--- PROVIDED DATA ---

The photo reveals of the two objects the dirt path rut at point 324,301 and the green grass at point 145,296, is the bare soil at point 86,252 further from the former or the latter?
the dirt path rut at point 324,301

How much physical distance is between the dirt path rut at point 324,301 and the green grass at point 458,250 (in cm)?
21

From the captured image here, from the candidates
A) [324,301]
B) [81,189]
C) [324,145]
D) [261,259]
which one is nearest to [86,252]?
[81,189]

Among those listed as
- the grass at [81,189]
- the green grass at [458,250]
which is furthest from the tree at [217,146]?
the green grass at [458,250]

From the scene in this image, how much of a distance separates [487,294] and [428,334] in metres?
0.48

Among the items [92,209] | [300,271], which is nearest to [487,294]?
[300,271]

---

[WHAT TO DO]:
Turn every line of the records above into a numbered list, and leave out the blank lines.

[SOLUTION TO THE EXERCISE]:
1. The photo reveals of the two objects the dirt path rut at point 324,301 and the green grass at point 145,296, is the bare soil at point 86,252 further from the former or the latter?
2. the dirt path rut at point 324,301
3. How much physical distance is between the dirt path rut at point 324,301 and the green grass at point 458,250 (in cm)?
4. 21
5. From the captured image here, from the candidates
6. A) [324,301]
7. B) [81,189]
8. C) [324,145]
9. D) [261,259]
10. which one is nearest to [86,252]?
11. [81,189]
12. Among those listed as
13. - the grass at [81,189]
14. - the green grass at [458,250]
15. which is furthest from the tree at [217,146]?
16. the green grass at [458,250]
17. From the scene in this image, how much of a distance separates [487,294] and [428,334] in metres?
18. 0.48
19. Among the items [92,209] | [300,271], which is nearest to [487,294]?
20. [300,271]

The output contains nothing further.